Former Haitian dictator Jean-Claude "Baby Doc" Duvalier, center, attends hearing as companion Veronique Roy sits behind, right, Port-au-Prince, Feb. 28, 2013.
Former Haitian dictator Jean-Claude "Baby Doc" Duvalier has appeared in court for a hearing on whether he should face charges of corruption and human-rights violations committed during his brutal 15-year rule.

Duvalier failed to show up for three previous court proceedings, prompting a judge to issue a summons ensuring his presence for Thursday's hearing, under police escort if necessary.

The 61-year-old Duvalier sat in the packed courtroom with his longtime partner, Veronique Roy.
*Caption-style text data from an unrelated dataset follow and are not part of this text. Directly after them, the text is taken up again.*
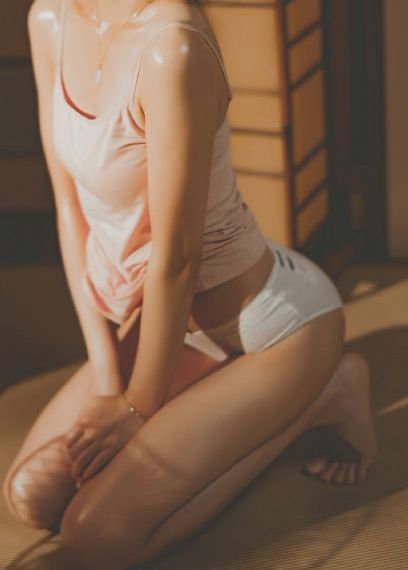 欧美电影番号_剧情片视频大全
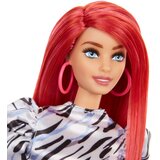 Barbie Lutkice - Modne Frajerice sorto | shoptok.hr
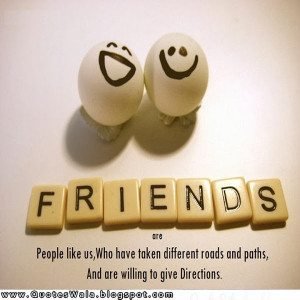 uplifting quotes uplifting quotes uplifting quotes uplifting quotes ...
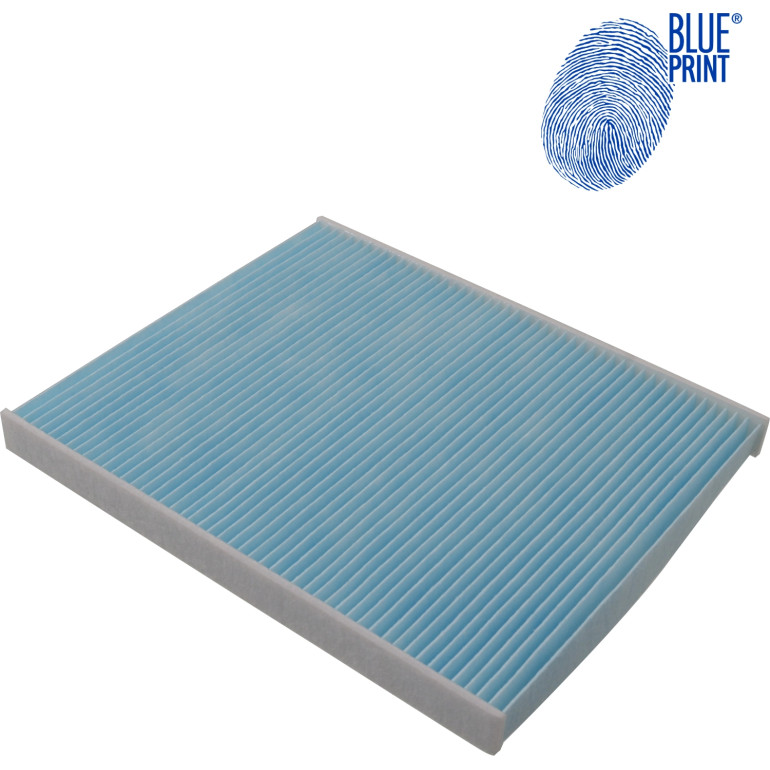 Filter, Innenraumluft ADK82506
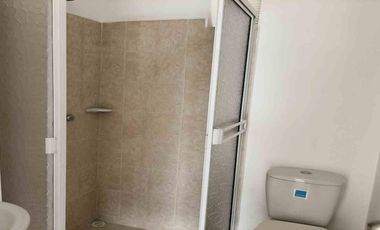 APARTAMENTO EN ARRIENDO EN ORO NEGRO/ARMENIA
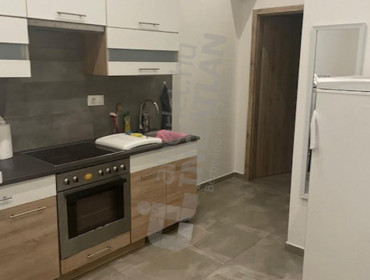 Baross utca-budapest-viii-kerulet-baross-utca_18.jpg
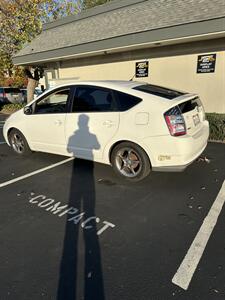 2005 Toyota Prius - Photo 4 - Concord, CA 94520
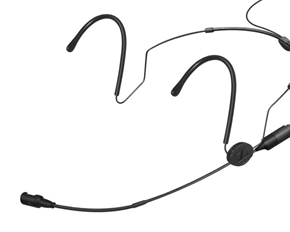 Bild för kategori Trådlösa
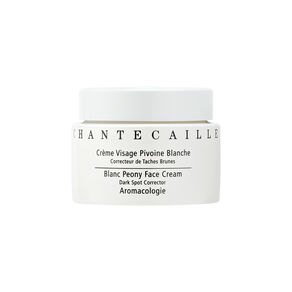 Blanc Peony Face Cream Dark Spot Corrector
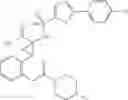 Fig. 460 - Cyclopropane compounds and pharmaceutical use thereof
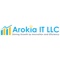 arokia-it-6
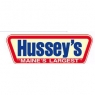 husseysgeneralstore.jpg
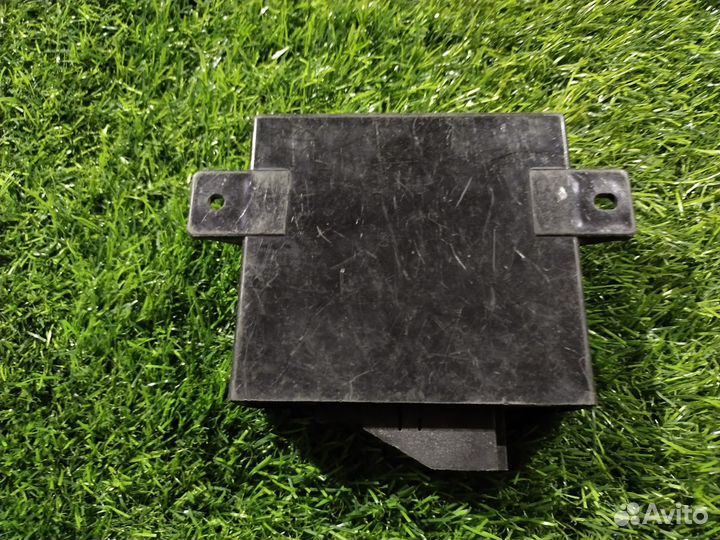 Блок управления светом Mercedes-Benz E-Class S210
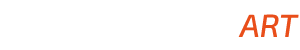 Atelier Uebelhart Logo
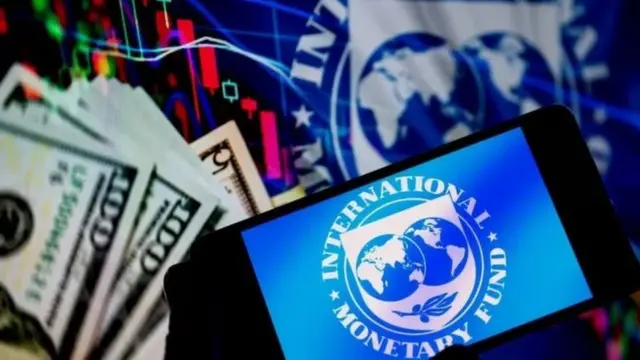 पाकिस्तान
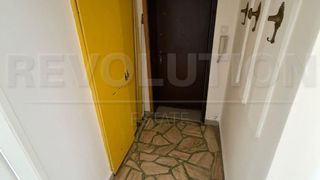 Zwei-Zimmer-Wohnung Verkäufe, Musagenitsa, Sofia (6)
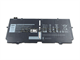 Dell Xps 13 7390 6375Mah Battery Nn6m8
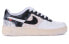Фото #2 товара Кроссовки Nike Air Force 1 Low LE GS DH2920-111
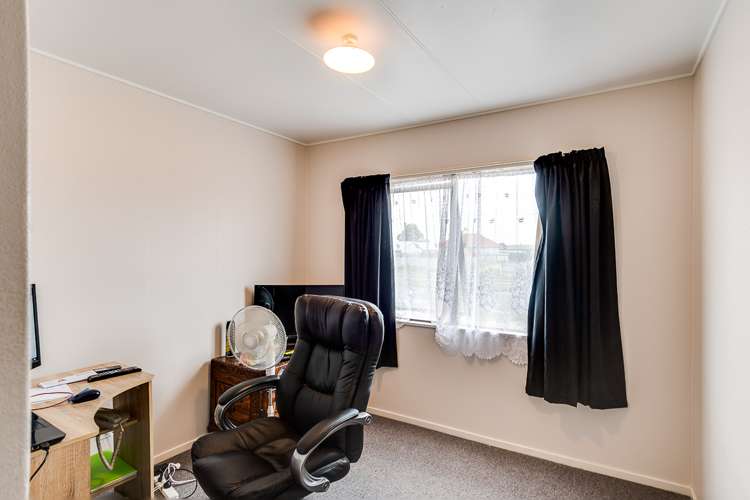 338 Flaxmere Avenue Flaxmere_6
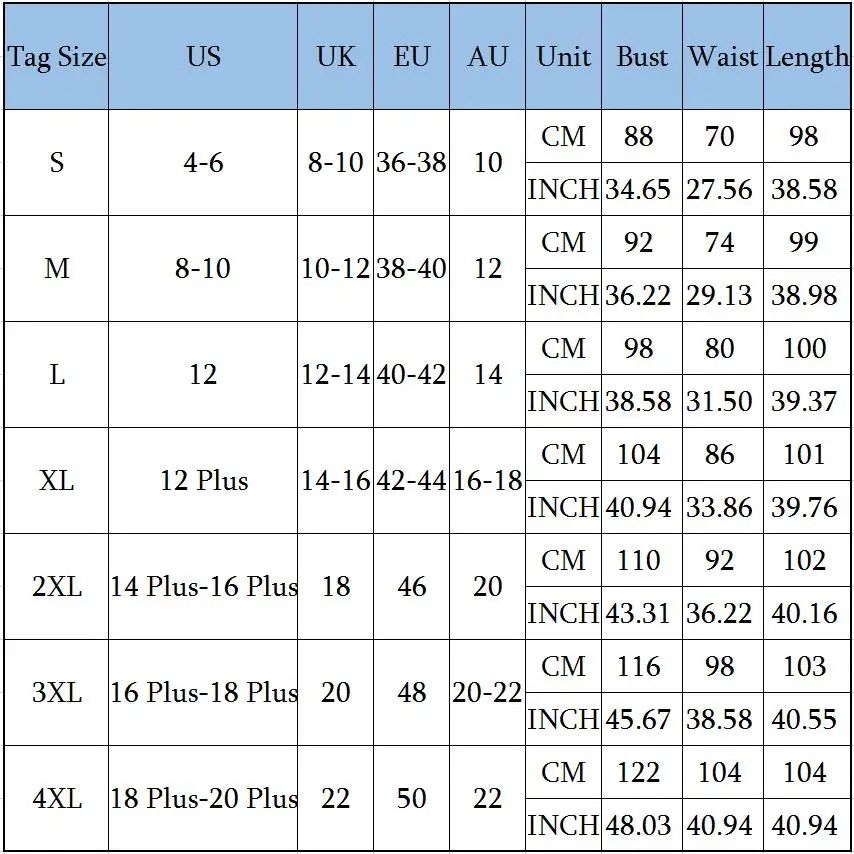 Woman 3/4 Quarter Sleeves Wrap Surplice v Neck Autumn Winter Dress Navy Sailor Dress Halloween Office Lady Work Vintage Dress
Woman 3/4 Quarter Sleeves Wrap Surplice v Neck Autumn Winter Dress Navy Sailor Dress Halloween Office Lady Work Vintage Dress
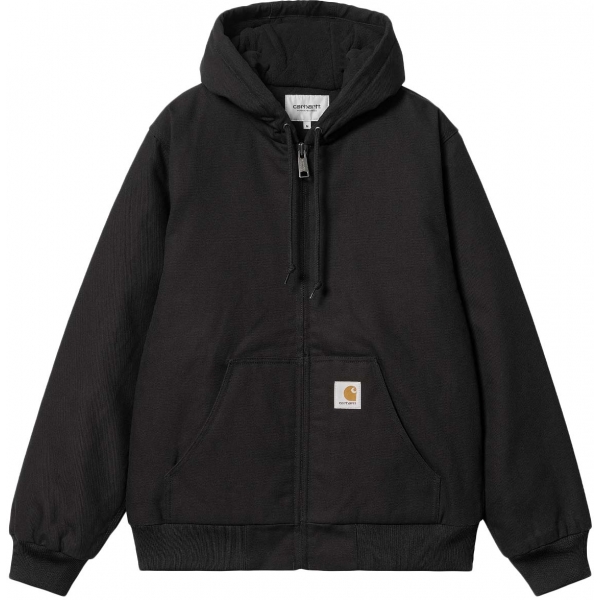 I023083-8901, Carhartt WIP Active Jacket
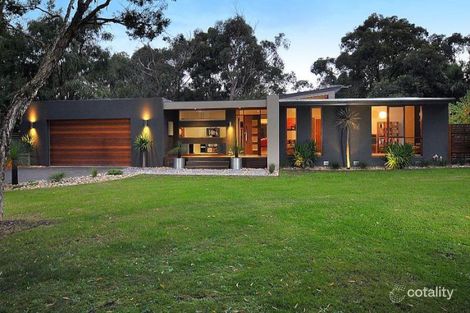 61 Mt Morton Rd, Belgrave South, VIC 3160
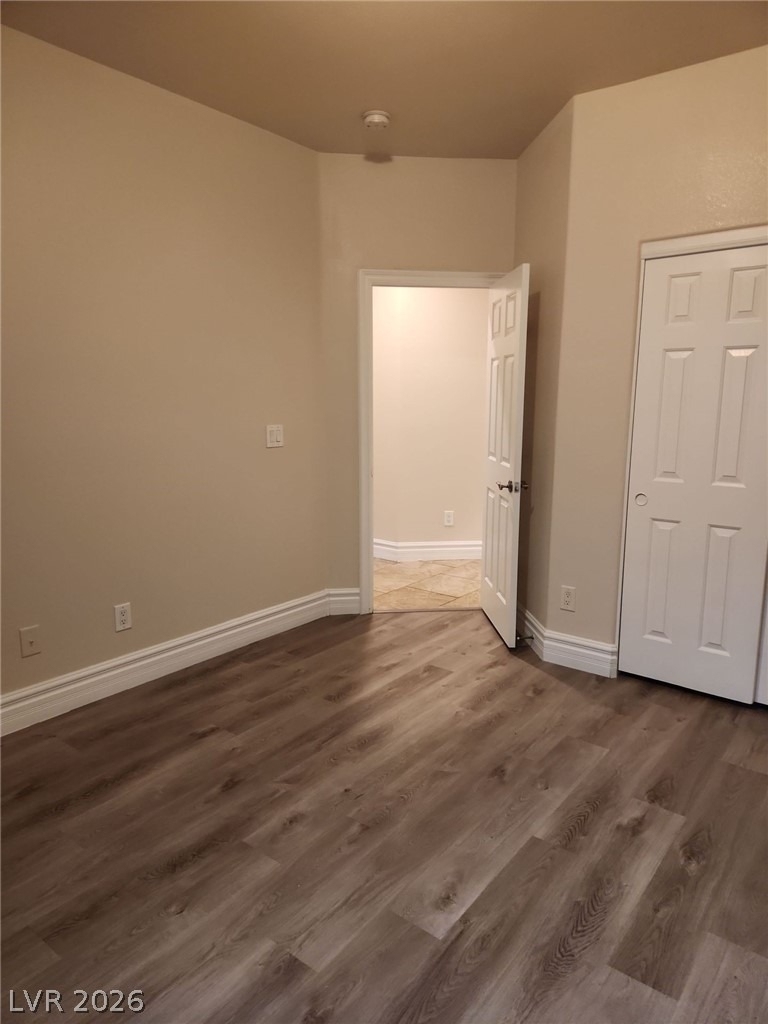 9664 Tapestry Pine Street - Photo 35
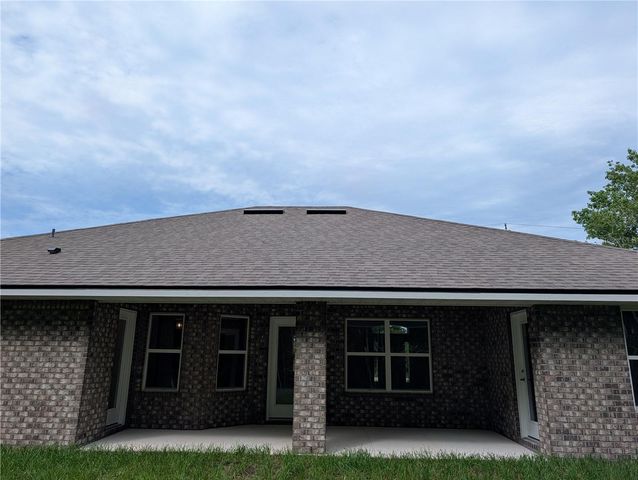 128 BIRD OF PARADISE DRIVE, Palm Coast, FL 32137
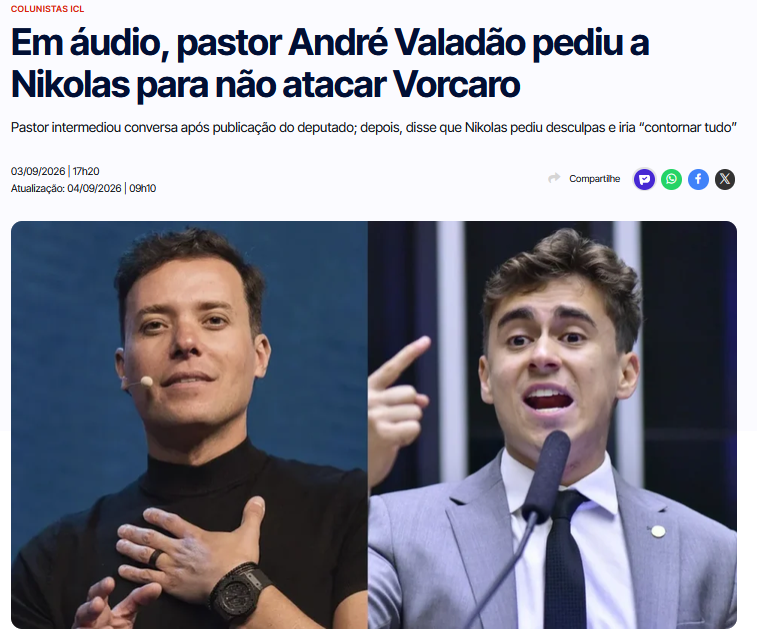 gosmiko's tweet photo. TÁ COM MEDO DE QUE FECHEM A IGREJA DO SEU PATROCINADOR? https://t.co/40g8EOJo0L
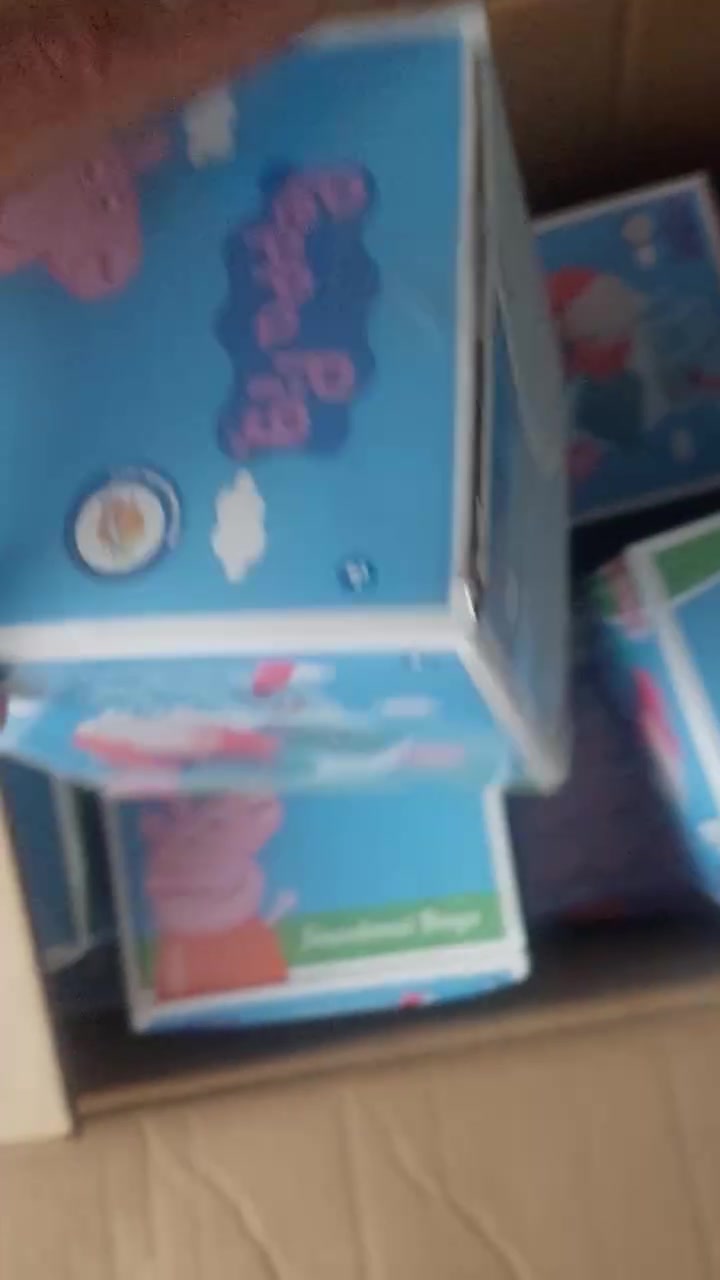 السلام عليكم شلعه العاب كله هولندي اصلي
بضاعه جديد البيع شلعه 
للحجز والتواصل دايركت


**إذا كنت صاحب هذا الإعلان وتريد حذفه لأي سبب، رجاءا أرسل رسالة إلى الدعم الفني**
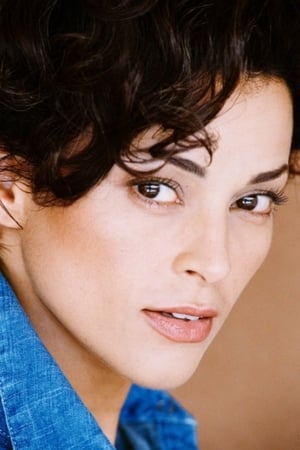 Marian Filali Image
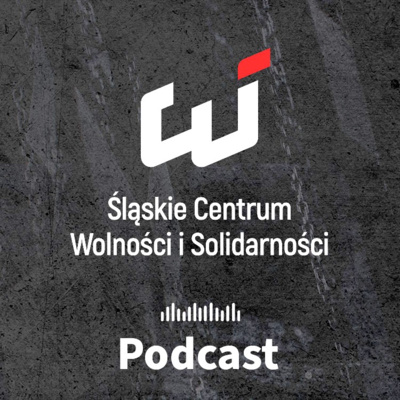 Podcast ŚCWiS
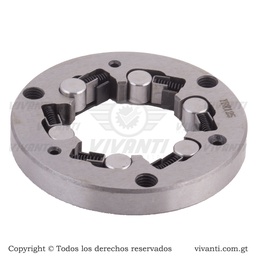 [193318] Clutch De Arranque YBR 125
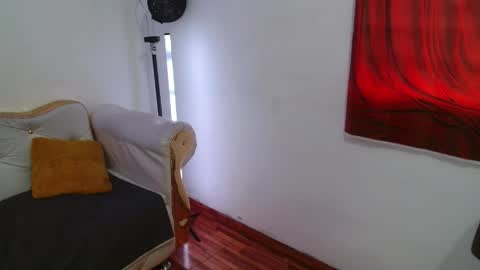 Snapshot of velvet_sex chatting on 05-11-26, 04:04 Velvet Sexy online show from 05-11-26, 04:04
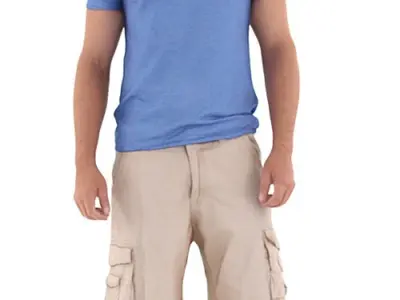 Nathan Posed 011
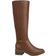 LifeStride Bristol W - Walnut Brown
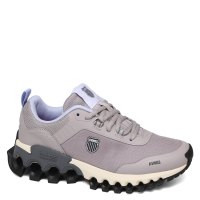 K-SWISS 99081 розово-бежевый
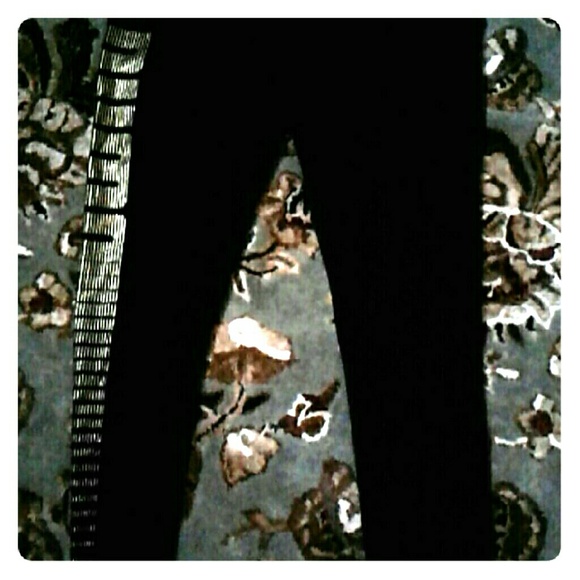 Puma Leggings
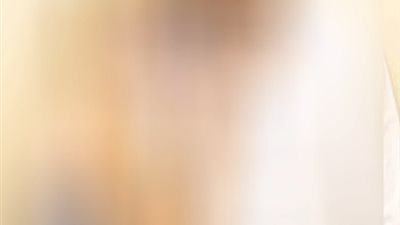 القبض على 4 متهمين جدد في قضية اتهام خطيبة لاعب كرة شهير بالإتجار في المخدرات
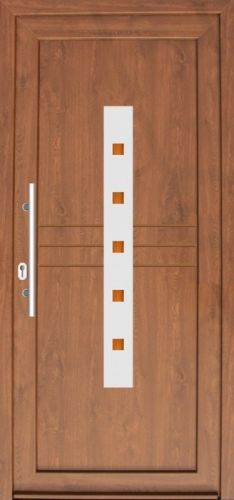 CELESTYN FR - Wicek-fenster.de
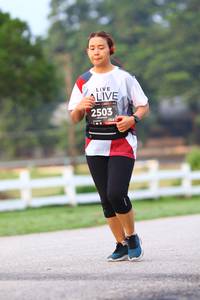 BIB: 2503
                            <button type="button" onclick="openModal(6365662)" class="btn btn-primary btn-sm float-right btn-popup" data-toggle="modal" data-target=".modal-high-quality">
                        <i class="fas fa-shopping-cart"></i> Add to Cart
                    </button>
                                            <button type="button" onclick="isThisMe(6365662, true)" class="btn btn-success btn-sm float-right btn-popup btn-isme hidden" data-toggle="tooltip" data-placement="bottom" title="นี่คือรูปของคุณใช่ไหม คลิกที่นี่เพื่อเอาเข้าอัลบั้ม">
                        <i class="fas fa-plus"></i> Add to album
                    </button>
                    <button type="button" onclick="isThisMe(6365662, false)" class="btn btn-warning btn-sm float-right btn-popup btn-isnotme hidden">
                        <i class="fas fa-ban"></i> Remove from album
                    </button>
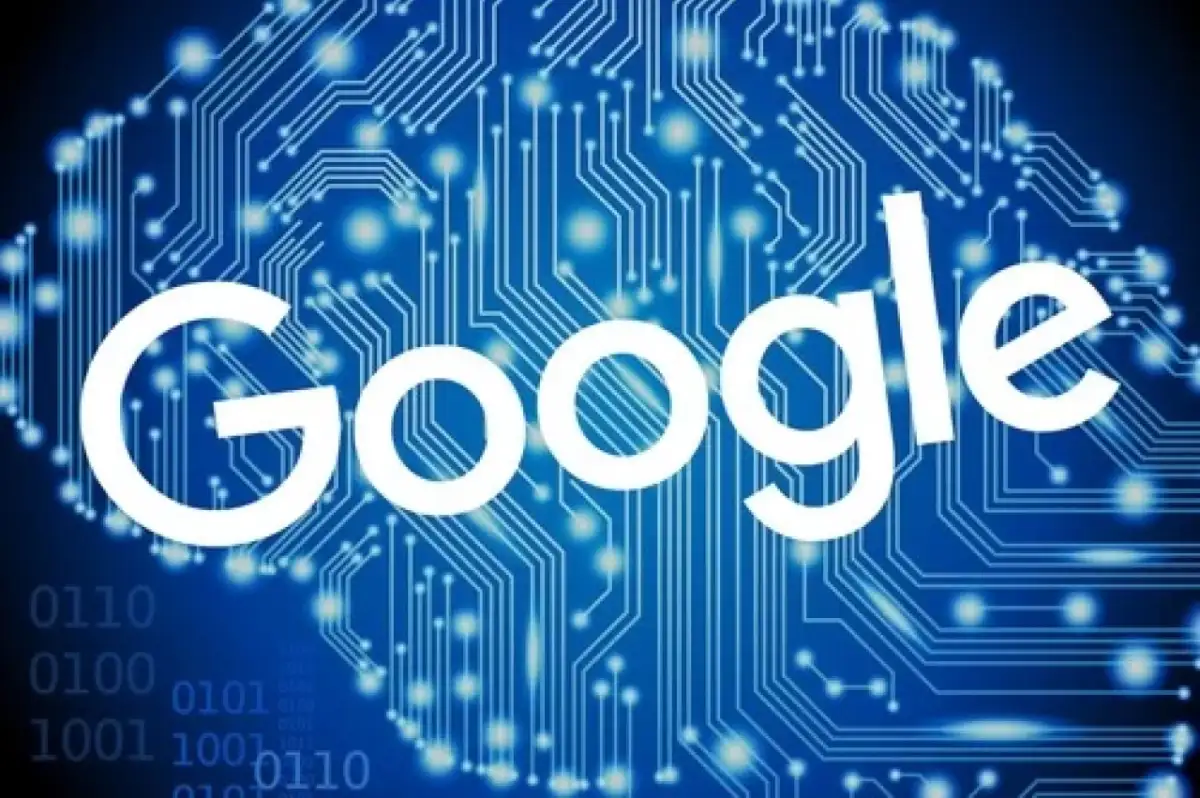 Google 'Project Jarvis' Kod Adlı Yapay Zeka Modelini Tanıtacak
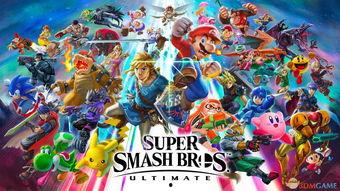 精灵保龄球电影：北极精灵大袭击,北极精灵大反击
Many former victims of the Duvalier regime planned to testify against him, while dozens of Duvalier supporters gathered outside.

The case is being closely watched by international human-rights observers who consider it a landmark example for Haiti's justice system after decades of dictatorship and military rule.

Duvalier ruled from 1971 until he was ousted in a popular revolt in 1986. He returned to Haiti two years ago after 25 years of exile in France.

The former dictator and his father, Francois "Papa Doc" Duvalier, enforced their rule with the aid of the feared "Tonton Macoutes" militia, who were blamed for hundreds of deaths and disappearances in the impoverished Caribbean nation.

Some information for this report was provided by AP, AFP and Reuters.